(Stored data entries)
┄┄┄┄┄┄┄┄┄┄

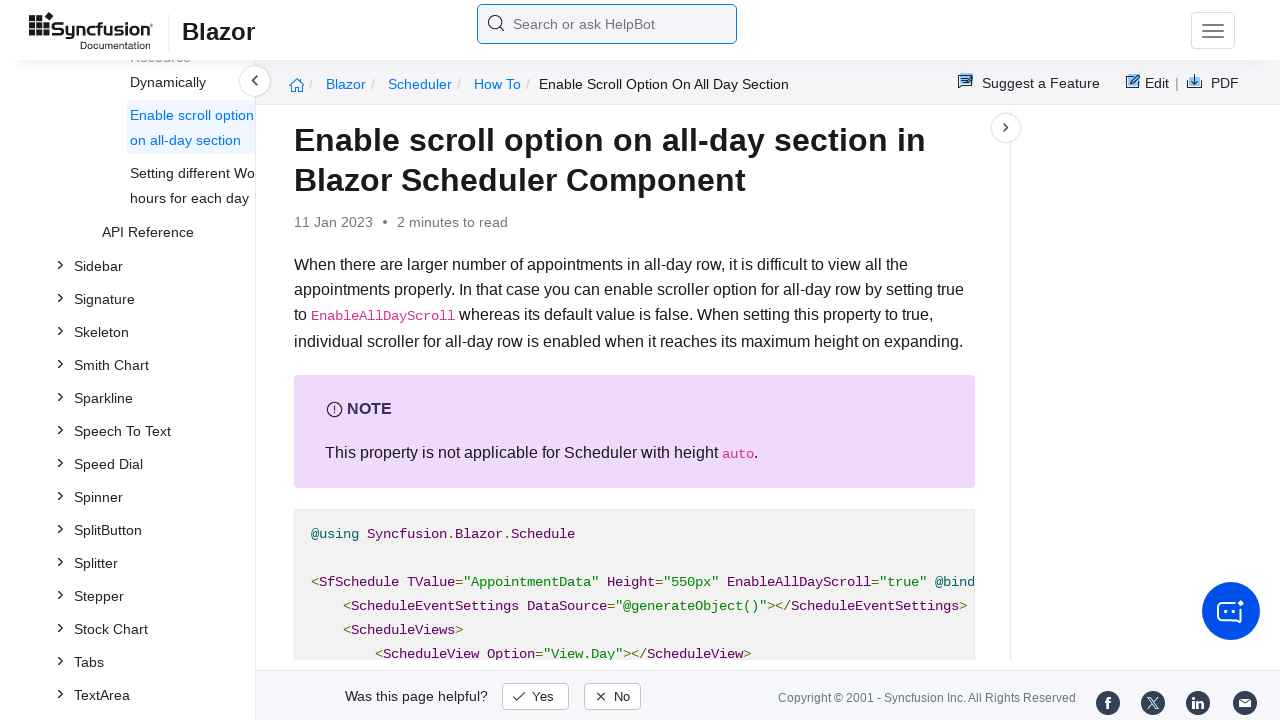

--- FILE ---
content_type: application/javascript
request_url: https://cdn.syncfusion.com/documentation/scripts/console-capture.min.js
body_size: 1258
content:
(()=>{window.ConsoleEventBuffer=window.ConsoleEventBuffer||[];let o=window.ConsoleEventBuffer;function c(e){try{for(o.push(e);500<o.length;)o.shift()}catch(e){console.error("Event capture failed",e)}}["log","info","warn","error","debug"].forEach(o=>{let t=console[o];console[o]=function(...e){t.apply(this,e),c({kind:"console",level:o.toUpperCase(),args:e,timestamp:Date.now()})}}),window.addEventListener("error",e=>{e.target===window&&c({kind:"exception",type:"UnhandledError",message:e.message,source:e.filename,line:e.lineno,column:e.colno,stack:e.error?.stack,timestamp:Date.now()})}),window.addEventListener("unhandledrejection",e=>{e=e.reason;c({kind:"exception",type:"UnhandledPromiseRejection",message:e instanceof Error?e.message:String(e),stack:e instanceof Error?e.stack:null,timestamp:Date.now()})}),window.addEventListener("securitypolicyviolation",e=>{c({kind:"csp",type:"ContentSecurityPolicyViolation",message:"CSP violation: "+e.blockedURI,directive:e.violatedDirective,sourceFile:e.sourceFile,lineNumber:e.lineNumber,columnNumber:e.columnNumber,timestamp:Date.now()})}),window.addEventListener("error",o=>{if(o.target!==window){var t=o.target,n=t?.src||t?.href||"",o=String(o?.message||o?.error?.message||"").trim(),r=/BLOCKED_BY_CLIENT|ERR_BLOCKED_BY_CLIENT|blocked by client/i.test(o),s=/CORS|cross-origin|Access-Control/i.test(o),i=!o&&/ads?\.|doubleclick|googletagmanager|gtag|facebook|tracker|analytics/i.test(n),a=!o&&"anonymous"===t?.crossOrigin,r=r||i,i=s||a;let e=o||"Resource load error";r&&!/ERR_BLOCKED_BY_CLIENT|BLOCKED_BY_CLIENT/i.test(e)?e+=" | net::ERR_BLOCKED_BY_CLIENT":i&&!/CORS|Cross-Origin|Access-Control/i.test(e)&&(e+=" | CORS error: blocked by Cross-Origin policy"),n&&!e.includes(n)&&(e+=` (${n})`),c({kind:r?"blocked":i?"cors":"resource",type:r?"ResourceBlocked":i?"CrossOriginBlocked":"ResourceLoadError",reason:r?"BlockedByClient":i?"CorsPolicy":"ResourceLoad",resourceType:t&&t.tagName||"RESOURCE",resourceUrl:n,message:e,timestamp:Date.now()})}},!0);let t=window.fetch,r=(window.fetch=function(...e){let o="string"==typeof e[0]?e[0]:e[0].url;return t.apply(this,e).catch(e=>{throw c({kind:"network",type:"FetchError",resourceUrl:o,message:e.message,timestamp:Date.now()}),e})},window.XMLHttpRequest);window.XMLHttpRequest=function(){var e=new r;let t=e.open,n="";return e.open=function(e,o){return n=o,t.apply(this,arguments)},e.addEventListener("error",function(){c({kind:"network",type:"XHRError",resourceUrl:n,message:this.statusText||"Request failed",status:this.status,timestamp:Date.now()})}),e}})(),document.addEventListener("DOMContentLoaded",function(){window.addEventListener("load",function(){setTimeout(function(){var e;window.ConsoleEventBuffer||(e=[...window.ConsoleEventBuffer].filter(e=>["exception","csp","cors","blocked","network"].includes(e.kind)),console.groupCollapsed("Page Diagnostics"),e.length&&(console.groupCollapsed("⚠ Critical Errors"),e.forEach(e=>{console.log(`[${e.kind.toUpperCase()}] ${e.type}
`+`Message: ${e.message}
`+(e.resourceUrl?`Resource: ${e.resourceUrl}
`:"")+"Time: "+new Date(e.timestamp).toLocaleTimeString())}),console.groupEnd()),console.groupEnd(),e.length&&(e={url:location.href,userAgent:navigator.userAgent,issues:e,timestamp:Date.now()},navigator.sendBeacon("/api/error-log",JSON.stringify(e))))},1e3)})});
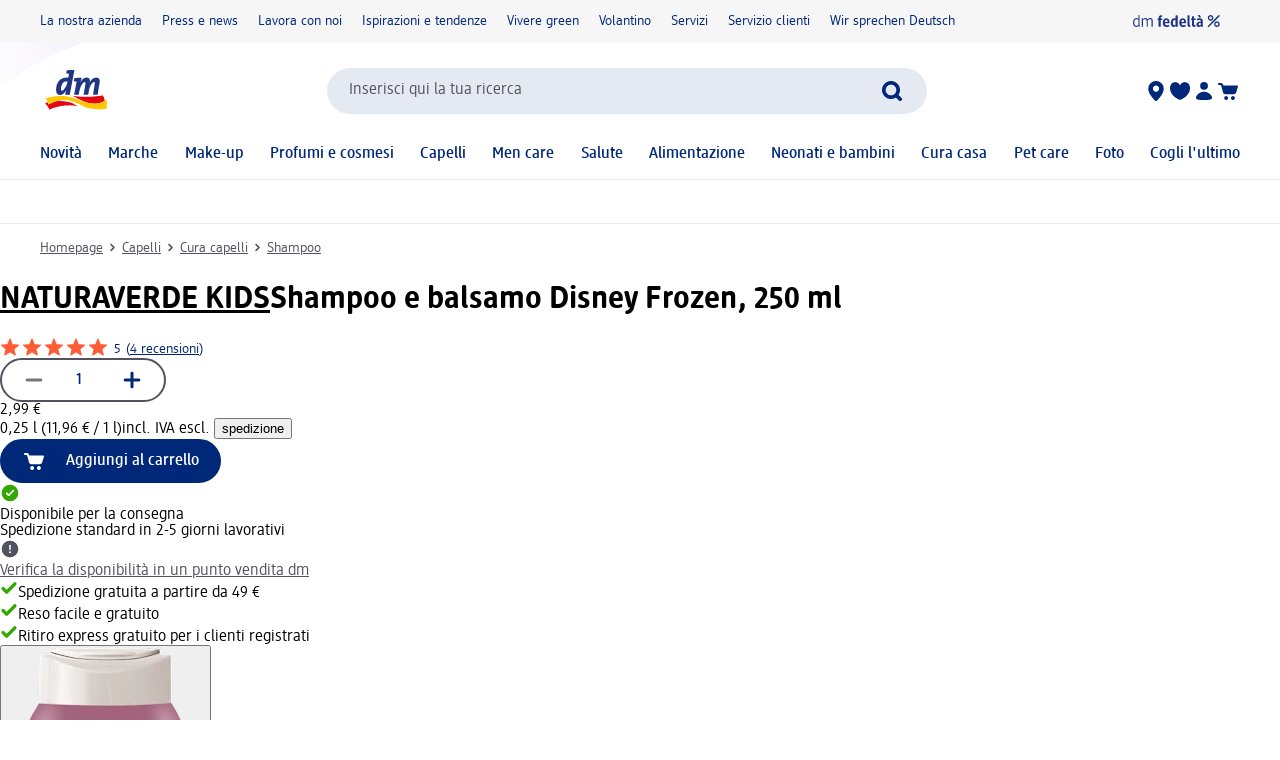

--- FILE ---
content_type: image/svg+xml
request_url: https://assets.dm.de/om/review-ui/assets/stars/StarEmptyABTest.svg
body_size: 310
content:
<?xml version="1.0" encoding="utf-8"?>
<!-- Generator: Adobe Illustrator 24.1.0, SVG Export Plug-In . SVG Version: 6.00 Build 0)  -->
<svg version="1.1" id="Ebene_1" xmlns="http://www.w3.org/2000/svg" xmlns:xlink="http://www.w3.org/1999/xlink" x="0px" y="0px"
	 viewBox="0 0 24 24" style="enable-background:new 0 0 24 24;" xml:space="preserve">
<style type="text/css">
	.st0{fill:#899099;}
</style>
<g>
	<g>
		<g>
			<path class="st0" d="M17.45,21.25L12,17.91l-5.45,3.34c-0.14,0.09-0.28,0.13-0.41,0.13c-0.3,0-0.53-0.19-0.53-0.57
				c0-0.13,0.03-0.22,0.16-0.75l1.42-5.59l-4.91-4.04C2.07,10.25,2,10.07,2,9.9c0-0.31,0.22-0.49,0.63-0.52l6.41-0.45l2.39-5.86
				c0.12-0.3,0.34-0.44,0.57-0.44s0.45,0.14,0.57,0.44l2.39,5.86l6.41,0.45C21.78,9.41,22,9.59,22,9.9c0,0.17-0.07,0.35-0.29,0.53
				l-4.91,4.04l1.42,5.59c0.13,0.53,0.16,0.62,0.16,0.75c0,0.38-0.22,0.57-0.53,0.57C17.72,21.37,17.59,21.34,17.45,21.25z"/>
		</g>
	</g>
</g>
</svg>
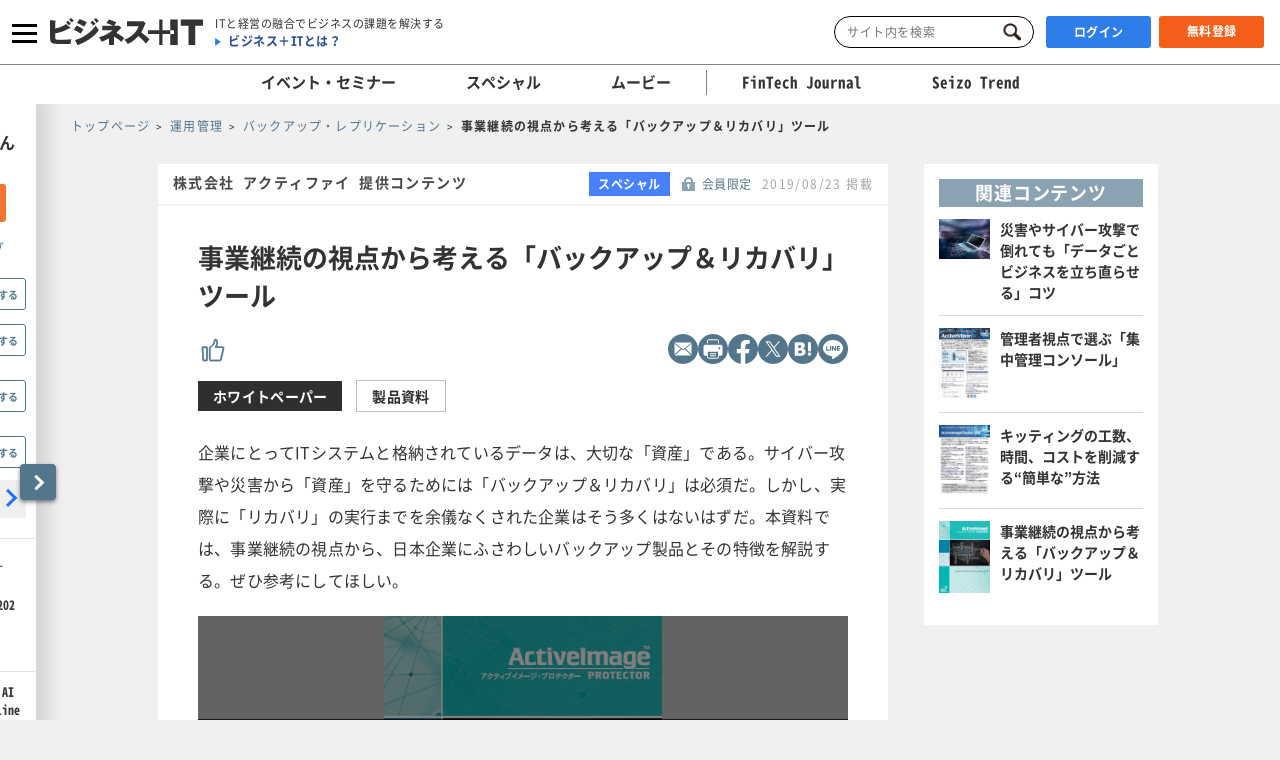

--- FILE ---
content_type: text/css
request_url: https://www.sbbit.jp/assets/css/libs/default-skin_wp.css
body_size: 1791
content:
/*! PhotoSwipe Default UI CSS by Dmitry Semenov | photoswipe.com | MIT license */.pswp__button{-webkit-appearance:none;display:block;position:relative;margin:0;padding:0;float:right;overflow:visible;border:0;background:none;box-shadow:none;cursor:pointer;opacity:.75;transition:opacity .2s}.pswp__button:focus,.pswp__button:hover{opacity:1}.pswp__button:active{outline:none;opacity:.9}.pswp__button::-moz-focus-inner{padding:0;border:0}.pswp__button--text{-webkit-appearance:none;display:block;position:absolute;right:0;bottom:20px;left:0;width:5em;margin:0 auto;padding:0;overflow:visible;border:0;background:none;box-shadow:none;cursor:pointer;opacity:.75;transition:opacity .2s}.pswp__button--text:focus,.pswp__button--text:hover{opacity:1}.pswp__button--text:active{outline:none;opacity:.9}.pswp__button--text::-moz-focus-inner{padding:0;border:0}.pswp__button--text--icon{-webkit-appearance:none;display:block;position:absolute;bottom:-15px;left:-25px;width:66px;height:44px;margin:0 auto;padding:0;overflow:visible;border:0;background:url(/assets/images/libs/default-skin_wp.svg?ver=7) 0 0 no-repeat;background-position:0 -44px;background-size:264px 88px;box-shadow:none;cursor:pointer;opacity:.75;transition:opacity .2s}.pswp__ui--over-close .pswp__button--close{opacity:1}.pswp__button{width:66px;height:44px;background:url(/assets/images/libs/default-skin_wp.svg?ver=7) 0 0 no-repeat;background-size:264px 88px}.pswp__button--close{background-position:0 -44px}.pswp__button--share{background-position:-44px -44px}.pswp__button--fs{display:none}.pswp--supports-fs .pswp__button--fs{display:block}.pswp--fs .pswp__button--fs{background-position:-44px 0}.pswp__button--zoom{display:none;background-position:-100px 0}.pswp--zoom-allowed .pswp__button--zoom{display:block}.pswp--zoomed-in .pswp__button--zoom{background-position:-143px 0}.pswp--touch .pswp__button--arrow--left,.pswp--touch .pswp__button--arrow--right{visibility:hidden}.pswp__counter,.pswp__share-modal{-webkit-user-select:none;-moz-user-select:none;-ms-user-select:none;user-select:none}.pswp__share-modal{-webkit-backface-visibility:hidden;display:block;z-index:1600;position:absolute;top:0;left:0;width:100%;height:100%;padding:10px;background:rgba(0,0,0,.5);opacity:0;transition:opacity .25s ease-out;will-change:opacity}.pswp__share-modal--hidden{display:none}.pswp__share-tooltip{-ms-transform:translateY(6px);-webkit-backface-visibility:hidden;display:block;z-index:1620;position:absolute;top:56px;right:44px;width:auto;transform:translateY(6px);border-radius:2px;background:#fff;box-shadow:0 2px 5px rgba(0,0,0,.25);transition:transform .25s;will-change:transform}.pswp__share-tooltip a{display:block;padding:8px 12px;font-size:14px;line-height:18px}.pswp__share-tooltip a,.pswp__share-tooltip a:hover{color:#000;text-decoration:none}.pswp__share-tooltip a:first-child{border-radius:2px 2px 0 0}.pswp__share-tooltip a:last-child{border-radius:0 0 2px 2px}.pswp__share-modal--fade-in{opacity:1}.pswp__share-modal--fade-in .pswp__share-tooltip{-ms-transform:translateY(0);transform:translateY(0)}.pswp--touch .pswp__share-tooltip a{padding:16px 12px}a.pswp__share--facebook:before{-webkit-pointer-events:none;-moz-pointer-events:none;display:block;position:absolute;top:-12px;right:15px;width:0;height:0;border:6px solid transparent;border-bottom-color:#fff;content:"";pointer-events:none}a.pswp__share--facebook:hover{background:#3e5c9a;color:#fff}a.pswp__share--facebook:hover:before{border-bottom-color:#3e5c9a}a.pswp__share--twitter:hover{background:#55acee;color:#fff}a.pswp__share--pinterest:hover{background:#ccc;color:#ce272d}a.pswp__share--download:hover{background:#ddd}.pswp__counter{position:absolute;top:0;left:0;height:44px;padding:0 10px;color:#fff;font-size:13px;line-height:44px;opacity:.75}.pswp__caption{position:absolute;bottom:54px;left:0;width:100%;min-height:44px}.pswp__caption small{color:#bbb;font-size:11px}.pswp__caption__center{max-width:100vw;margin:0 auto;padding:0 10px;font-size:13px;line-height:20px;text-align:center}.pswp__caption--empty{display:none}.pswp__caption--fake{visibility:hidden}.pswp__preloader{position:absolute;top:0;left:50%;width:44px;height:44px;margin-left:-22px;direction:ltr;opacity:0;transition:opacity .25s ease-out;will-change:opacity}.pswp__preloader__icn{width:20px;height:20px;margin:12px}.pswp__preloader--active{opacity:1}.pswp__preloader--active .pswp__preloader__icn{background:url(/assets/images/libs/preloader.gif) 0 0 no-repeat}.pswp--css_animation .pswp__preloader--active{opacity:1}.pswp--css_animation .pswp__preloader--active .pswp__preloader__icn{animation:clockwise .5s linear infinite}.pswp--css_animation .pswp__preloader--active .pswp__preloader__donut{animation:donut-rotate 1s cubic-bezier(.4,0,.22,1) infinite}.pswp--css_animation .pswp__preloader__icn{position:absolute;top:15px;left:15px;width:14px;height:14px;margin:0;background:none;opacity:.75}.pswp--css_animation .pswp__preloader__cut{position:relative;width:7px;height:14px;overflow:hidden}.pswp--css_animation .pswp__preloader__donut{box-sizing:border-box;position:absolute;top:0;left:0;width:14px;height:14px;margin:0;border-radius:50%;border-color:#fff #fff transparent transparent;border-style:solid;border-width:2px;background:none}.pswp__button--arrow--right{top:10%!important;right:0;cursor:url(/assets/images/libs/right-pointer.png),auto}.pswp__button--arrow--left{left:0;cursor:url(/assets/images/libs/left-pointer.png),auto}.pointly{display:block;z-index:2;position:absolute;top:0;bottom:0;width:20%;background:#000;opacity:0}@keyframes clockwise{0%{transform:rotate(0deg)}to{transform:rotate(1turn)}}@keyframes donut-rotate{0%{transform:rotate(0)}50%{transform:rotate(-140deg)}to{transform:rotate(0)}}.pswp__ui{-webkit-font-smoothing:auto;visibility:visible;z-index:1550;opacity:1}.pswp__top-bar{position:absolute;top:0;left:0;width:100%;height:44px}.pswp__caption{-webkit-backface-visibility:hidden;transition:opacity 333ms cubic-bezier(.4,0,.22,1);will-change:opacity}.pswp__caption,.pswp__ui--fit .pswp__caption{background-color:transparent}.pswp__element--disabled{display:none!important}.pswp--minimal--dark .pswp__top-bar{background:none}@media (-webkit-min-device-pixel-ratio:1.1),(-webkit-min-device-pixel-ratio:1.09375),(min-resolution:1.1dppx),(min-resolution:105dpi){.pswp--svg .pswp__button{background-image:url(/assets/images/libs/default-skin_wp.svg?ver=7)}}@media screen and (max-width:1024px){.pswp__preloader{position:relative;top:auto;left:auto;margin:0;float:right}}

--- FILE ---
content_type: text/css
request_url: https://www.sbbit.jp/assets/css/jbat/enquete.css?ver=202601210702
body_size: 644
content:
.ar-permission_contents__textline__contents span{padding:4px 0;font-size:14px}.ar-permission_contents__textline__contents div.address{margin-top:-10px;margin-bottom:4px;font-size:14px}.ar-cont_box .ar-permission_contents__select__contents{position:relative;margin:0 18px}.ar-permission_contents__select__contents div.address{margin-bottom:8px;font-size:14px}.ar-permission_contents__textline{font-size:14px}.ar-cont_box .ar-permission_contents__textline__contents{margin:0 18px}.ar-permission_header__innnertext{padding:0 20px;background-color:#f0f0f0;font-size:14px}.ar-permission_contents__innnertext{padding:0 18px;clear:both;font-size:14px}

┄┄┄┄┄┄┄┄┄┄

Aim of the task - Across the entries, how many lines hold the word "https"? Say only the number.

Answer to this task - 4